Key Highlights
- A bipartisan bill targets banning officials from trading prediction markets using insider information.
- The proposal introduces penalties and mandatory disclosures for covered transactions.
- It expands ethics rules to address risks in emerging event-based markets.
A bipartisan group of U.S. senators has introduced legislation aimed at tightening oversight of prediction markets, focusing on the use of non-public information by government officials.
The proposal, backed by Todd Young, Elissa Slotkin, John Curtis, and Adam Schiff, would prohibit elected officials and federal employees from trading on event contracts using information obtained through their official roles. The move reflects growing concern that prediction markets could be exposed to the same insider risks long associated with traditional financial markets.
Extending ethics rules to new market structures
The bill seeks to apply established insider trading principles to prediction markets, which allow users to bet on real-world outcomes ranging from elections to geopolitical events.
Under the proposal, any non-public information that could influence a trading decision would be off-limits. The restriction applies broadly across platforms, including those operating outside the United States. Lawmakers argue that existing ethics frameworks do not adequately cover this emerging category of financial activity.
The legislation casts a wide net. It applies to senior government figures—including the president and members of Congress, as well as staff, political appointees, and employees across executive and independent agencies. By extending the rules across multiple levels of government, the bill aims to address risks tied to access to sensitive or early information.
Penalties and reporting requirements
Violations would carry financial penalties, including fines tied to profits earned from prohibited trades. In addition, officials would be required to disclose trades above a set threshold within a defined timeframe.
These disclosures would include details such as contract type, trade size, timing, and platform used, introducing a reporting structure similar to existing financial disclosure rules. Oversight and enforcement would involve ethics committees working alongside the Commodity Futures Trading Commission, which regulates derivatives and event-based contracts.
Separate push to restrict sports and casino contracts
The latest development comes as a bipartisan pair of U.S. senators plans to introduce legislation that would bar federally regulated prediction market platforms from offering contracts tied to sports and casino-style games.
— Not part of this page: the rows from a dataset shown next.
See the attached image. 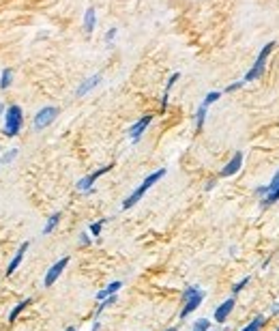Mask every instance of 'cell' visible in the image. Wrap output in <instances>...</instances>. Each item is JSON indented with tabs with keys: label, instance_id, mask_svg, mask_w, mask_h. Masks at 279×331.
Segmentation results:
<instances>
[{
	"label": "cell",
	"instance_id": "27",
	"mask_svg": "<svg viewBox=\"0 0 279 331\" xmlns=\"http://www.w3.org/2000/svg\"><path fill=\"white\" fill-rule=\"evenodd\" d=\"M116 37V28H112V30H108V35H106V41L110 43V41H112V39Z\"/></svg>",
	"mask_w": 279,
	"mask_h": 331
},
{
	"label": "cell",
	"instance_id": "30",
	"mask_svg": "<svg viewBox=\"0 0 279 331\" xmlns=\"http://www.w3.org/2000/svg\"><path fill=\"white\" fill-rule=\"evenodd\" d=\"M273 314H279V301H277L275 306H273Z\"/></svg>",
	"mask_w": 279,
	"mask_h": 331
},
{
	"label": "cell",
	"instance_id": "34",
	"mask_svg": "<svg viewBox=\"0 0 279 331\" xmlns=\"http://www.w3.org/2000/svg\"><path fill=\"white\" fill-rule=\"evenodd\" d=\"M277 331H279V327H277Z\"/></svg>",
	"mask_w": 279,
	"mask_h": 331
},
{
	"label": "cell",
	"instance_id": "10",
	"mask_svg": "<svg viewBox=\"0 0 279 331\" xmlns=\"http://www.w3.org/2000/svg\"><path fill=\"white\" fill-rule=\"evenodd\" d=\"M241 166H243V153H234V157L222 168V177H232V174H236L241 170Z\"/></svg>",
	"mask_w": 279,
	"mask_h": 331
},
{
	"label": "cell",
	"instance_id": "23",
	"mask_svg": "<svg viewBox=\"0 0 279 331\" xmlns=\"http://www.w3.org/2000/svg\"><path fill=\"white\" fill-rule=\"evenodd\" d=\"M247 282H249V277H243V280H241V282H236V284H234V286H232V295L241 293V290H243L245 286H247Z\"/></svg>",
	"mask_w": 279,
	"mask_h": 331
},
{
	"label": "cell",
	"instance_id": "6",
	"mask_svg": "<svg viewBox=\"0 0 279 331\" xmlns=\"http://www.w3.org/2000/svg\"><path fill=\"white\" fill-rule=\"evenodd\" d=\"M67 265H69V258H67V256H64V258H60V261H58V263H54V265H52V267H50V271H48V273H45V280H43V284H45V286H52V284H54V282L58 280V277H60V273L64 271V267H67Z\"/></svg>",
	"mask_w": 279,
	"mask_h": 331
},
{
	"label": "cell",
	"instance_id": "17",
	"mask_svg": "<svg viewBox=\"0 0 279 331\" xmlns=\"http://www.w3.org/2000/svg\"><path fill=\"white\" fill-rule=\"evenodd\" d=\"M58 222H60V213H54L50 219H48V224H45V228H43V235H50L52 230L58 226Z\"/></svg>",
	"mask_w": 279,
	"mask_h": 331
},
{
	"label": "cell",
	"instance_id": "13",
	"mask_svg": "<svg viewBox=\"0 0 279 331\" xmlns=\"http://www.w3.org/2000/svg\"><path fill=\"white\" fill-rule=\"evenodd\" d=\"M99 82H101V75H93V77H88V80L84 82L80 88H77V97L86 95L88 90H90V88H95V86H97V84H99Z\"/></svg>",
	"mask_w": 279,
	"mask_h": 331
},
{
	"label": "cell",
	"instance_id": "15",
	"mask_svg": "<svg viewBox=\"0 0 279 331\" xmlns=\"http://www.w3.org/2000/svg\"><path fill=\"white\" fill-rule=\"evenodd\" d=\"M30 303H32V299H24V301H19V303H17V306H15V308H13V310H11V314H9V321H11V323H13V321H15V319H17V316H19V314H22V312H24V310H26V308H28V306H30Z\"/></svg>",
	"mask_w": 279,
	"mask_h": 331
},
{
	"label": "cell",
	"instance_id": "8",
	"mask_svg": "<svg viewBox=\"0 0 279 331\" xmlns=\"http://www.w3.org/2000/svg\"><path fill=\"white\" fill-rule=\"evenodd\" d=\"M151 121H153V114H146V116H142V119L138 123H133L131 129H129V138H131L133 142L135 140H140L142 138V133L148 129V125H151Z\"/></svg>",
	"mask_w": 279,
	"mask_h": 331
},
{
	"label": "cell",
	"instance_id": "1",
	"mask_svg": "<svg viewBox=\"0 0 279 331\" xmlns=\"http://www.w3.org/2000/svg\"><path fill=\"white\" fill-rule=\"evenodd\" d=\"M164 177H166V168H161V170L153 172V174H148V177H146L144 181H142V185L138 187V190H135V192L131 194V196H129V198L125 200V202H122V209H131L133 204H138L140 200H142V196H144V194H146L148 190H151V187H153L155 183H157L159 179H164Z\"/></svg>",
	"mask_w": 279,
	"mask_h": 331
},
{
	"label": "cell",
	"instance_id": "14",
	"mask_svg": "<svg viewBox=\"0 0 279 331\" xmlns=\"http://www.w3.org/2000/svg\"><path fill=\"white\" fill-rule=\"evenodd\" d=\"M95 24H97V15H95V9L90 6V9H86V15H84V30L93 32L95 30Z\"/></svg>",
	"mask_w": 279,
	"mask_h": 331
},
{
	"label": "cell",
	"instance_id": "2",
	"mask_svg": "<svg viewBox=\"0 0 279 331\" xmlns=\"http://www.w3.org/2000/svg\"><path fill=\"white\" fill-rule=\"evenodd\" d=\"M273 48H275V41H269V43L260 50V54H258L256 63L251 65V69L247 71V73H245L243 82H254V80H258V77L264 73V67H267V58H269L271 52H273Z\"/></svg>",
	"mask_w": 279,
	"mask_h": 331
},
{
	"label": "cell",
	"instance_id": "20",
	"mask_svg": "<svg viewBox=\"0 0 279 331\" xmlns=\"http://www.w3.org/2000/svg\"><path fill=\"white\" fill-rule=\"evenodd\" d=\"M204 119H206V106H200V110H198V119H196V127H198V132L202 129Z\"/></svg>",
	"mask_w": 279,
	"mask_h": 331
},
{
	"label": "cell",
	"instance_id": "19",
	"mask_svg": "<svg viewBox=\"0 0 279 331\" xmlns=\"http://www.w3.org/2000/svg\"><path fill=\"white\" fill-rule=\"evenodd\" d=\"M211 329V321H206V319H200L193 323V331H209Z\"/></svg>",
	"mask_w": 279,
	"mask_h": 331
},
{
	"label": "cell",
	"instance_id": "24",
	"mask_svg": "<svg viewBox=\"0 0 279 331\" xmlns=\"http://www.w3.org/2000/svg\"><path fill=\"white\" fill-rule=\"evenodd\" d=\"M275 190H279V170L273 174V179L269 183V192H275Z\"/></svg>",
	"mask_w": 279,
	"mask_h": 331
},
{
	"label": "cell",
	"instance_id": "5",
	"mask_svg": "<svg viewBox=\"0 0 279 331\" xmlns=\"http://www.w3.org/2000/svg\"><path fill=\"white\" fill-rule=\"evenodd\" d=\"M58 116V108L54 106H48V108H41L35 116V123H32V127L37 129V132H41V129H45L50 125V123H54V119Z\"/></svg>",
	"mask_w": 279,
	"mask_h": 331
},
{
	"label": "cell",
	"instance_id": "21",
	"mask_svg": "<svg viewBox=\"0 0 279 331\" xmlns=\"http://www.w3.org/2000/svg\"><path fill=\"white\" fill-rule=\"evenodd\" d=\"M11 75H13V71H11V69H4V71H2V80H0V88H9V84H11Z\"/></svg>",
	"mask_w": 279,
	"mask_h": 331
},
{
	"label": "cell",
	"instance_id": "3",
	"mask_svg": "<svg viewBox=\"0 0 279 331\" xmlns=\"http://www.w3.org/2000/svg\"><path fill=\"white\" fill-rule=\"evenodd\" d=\"M22 123H24L22 108L19 106L6 108V114H4V135L6 138H15L19 133V129H22Z\"/></svg>",
	"mask_w": 279,
	"mask_h": 331
},
{
	"label": "cell",
	"instance_id": "9",
	"mask_svg": "<svg viewBox=\"0 0 279 331\" xmlns=\"http://www.w3.org/2000/svg\"><path fill=\"white\" fill-rule=\"evenodd\" d=\"M234 306H236V299H234V297H230V299H225L222 306H217V310H215V321H217V323H225V321H228V316L232 314V310H234Z\"/></svg>",
	"mask_w": 279,
	"mask_h": 331
},
{
	"label": "cell",
	"instance_id": "26",
	"mask_svg": "<svg viewBox=\"0 0 279 331\" xmlns=\"http://www.w3.org/2000/svg\"><path fill=\"white\" fill-rule=\"evenodd\" d=\"M243 84H245V82H236V84H230V86L225 88V90H228V93H234V90H238V88L243 86Z\"/></svg>",
	"mask_w": 279,
	"mask_h": 331
},
{
	"label": "cell",
	"instance_id": "28",
	"mask_svg": "<svg viewBox=\"0 0 279 331\" xmlns=\"http://www.w3.org/2000/svg\"><path fill=\"white\" fill-rule=\"evenodd\" d=\"M80 243H82V245H88V243H90V239H88V235H86V232H82V237H80Z\"/></svg>",
	"mask_w": 279,
	"mask_h": 331
},
{
	"label": "cell",
	"instance_id": "25",
	"mask_svg": "<svg viewBox=\"0 0 279 331\" xmlns=\"http://www.w3.org/2000/svg\"><path fill=\"white\" fill-rule=\"evenodd\" d=\"M267 194H269V185H262V187H258V190H256V196H267Z\"/></svg>",
	"mask_w": 279,
	"mask_h": 331
},
{
	"label": "cell",
	"instance_id": "31",
	"mask_svg": "<svg viewBox=\"0 0 279 331\" xmlns=\"http://www.w3.org/2000/svg\"><path fill=\"white\" fill-rule=\"evenodd\" d=\"M93 331H99V323H95V327H93Z\"/></svg>",
	"mask_w": 279,
	"mask_h": 331
},
{
	"label": "cell",
	"instance_id": "32",
	"mask_svg": "<svg viewBox=\"0 0 279 331\" xmlns=\"http://www.w3.org/2000/svg\"><path fill=\"white\" fill-rule=\"evenodd\" d=\"M64 331H77L75 327H67V329H64Z\"/></svg>",
	"mask_w": 279,
	"mask_h": 331
},
{
	"label": "cell",
	"instance_id": "33",
	"mask_svg": "<svg viewBox=\"0 0 279 331\" xmlns=\"http://www.w3.org/2000/svg\"><path fill=\"white\" fill-rule=\"evenodd\" d=\"M167 331H178V329H176V327H170V329H167Z\"/></svg>",
	"mask_w": 279,
	"mask_h": 331
},
{
	"label": "cell",
	"instance_id": "12",
	"mask_svg": "<svg viewBox=\"0 0 279 331\" xmlns=\"http://www.w3.org/2000/svg\"><path fill=\"white\" fill-rule=\"evenodd\" d=\"M120 286H122V282H112V284H108V288H103V290H99V293H97V299L103 301V299H108V297L116 295V293L120 290Z\"/></svg>",
	"mask_w": 279,
	"mask_h": 331
},
{
	"label": "cell",
	"instance_id": "4",
	"mask_svg": "<svg viewBox=\"0 0 279 331\" xmlns=\"http://www.w3.org/2000/svg\"><path fill=\"white\" fill-rule=\"evenodd\" d=\"M204 299V293L200 288L196 286H189V288H185V293H183V312H180V319H185V316H189L193 310L200 308V303H202Z\"/></svg>",
	"mask_w": 279,
	"mask_h": 331
},
{
	"label": "cell",
	"instance_id": "22",
	"mask_svg": "<svg viewBox=\"0 0 279 331\" xmlns=\"http://www.w3.org/2000/svg\"><path fill=\"white\" fill-rule=\"evenodd\" d=\"M103 224H106V219H101V222H95V224H90V235H93V237H99V235H101V228H103Z\"/></svg>",
	"mask_w": 279,
	"mask_h": 331
},
{
	"label": "cell",
	"instance_id": "16",
	"mask_svg": "<svg viewBox=\"0 0 279 331\" xmlns=\"http://www.w3.org/2000/svg\"><path fill=\"white\" fill-rule=\"evenodd\" d=\"M262 325H264V316H256V319L251 321L249 325H245L241 331H260V329H262Z\"/></svg>",
	"mask_w": 279,
	"mask_h": 331
},
{
	"label": "cell",
	"instance_id": "29",
	"mask_svg": "<svg viewBox=\"0 0 279 331\" xmlns=\"http://www.w3.org/2000/svg\"><path fill=\"white\" fill-rule=\"evenodd\" d=\"M15 155H17V151H15V148H13L11 153H6V155H4V161H11L13 157H15Z\"/></svg>",
	"mask_w": 279,
	"mask_h": 331
},
{
	"label": "cell",
	"instance_id": "7",
	"mask_svg": "<svg viewBox=\"0 0 279 331\" xmlns=\"http://www.w3.org/2000/svg\"><path fill=\"white\" fill-rule=\"evenodd\" d=\"M112 166H114V164L103 166L101 170H97V172H93V174H88V177H84V179L80 181V183H77V190H80V192H90V190H93V185H95V181L99 179V177H103L106 172L112 170Z\"/></svg>",
	"mask_w": 279,
	"mask_h": 331
},
{
	"label": "cell",
	"instance_id": "18",
	"mask_svg": "<svg viewBox=\"0 0 279 331\" xmlns=\"http://www.w3.org/2000/svg\"><path fill=\"white\" fill-rule=\"evenodd\" d=\"M219 97H222V93H219V90H211V93L204 97V103H202V106H206V108H209L211 103H215V101L219 99Z\"/></svg>",
	"mask_w": 279,
	"mask_h": 331
},
{
	"label": "cell",
	"instance_id": "11",
	"mask_svg": "<svg viewBox=\"0 0 279 331\" xmlns=\"http://www.w3.org/2000/svg\"><path fill=\"white\" fill-rule=\"evenodd\" d=\"M26 250H28V243H24L22 248L17 250V254L13 256V261L9 263V267H6V275H11V273H15V269L19 267V263H22V258H24V254H26Z\"/></svg>",
	"mask_w": 279,
	"mask_h": 331
}]
</instances>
If enacted, the measure would directly impact platforms like Kalshi and Polymarket, where a significant portion of trading activity is linked to sports outcomes.
Betting on sensitive events draws further attention
Meanwhile, on March 18, Senator Chris Murphy (D-Conn.) and Representative Greg Casar (D-Texas) introduced bicameral legislation that focuses on banning wagers tied to high-risk or sensitive events such as wars, terrorism, and government actions.
The bill would prohibit any trading on outcomes that could be influenced by insiders or involve national security concerns, reflecting growing unease over how such markets operate.
Broader regulatory shift
The bill comes amid increasing attention on prediction markets as they grow in size and visibility. Recent trading activity tied to geopolitical events has raised questions about whether individuals with privileged information could gain an advantage.
Rather than targeting the platforms themselves, this proposal focuses on participant behavior, specifically, the responsibilities of those in public office.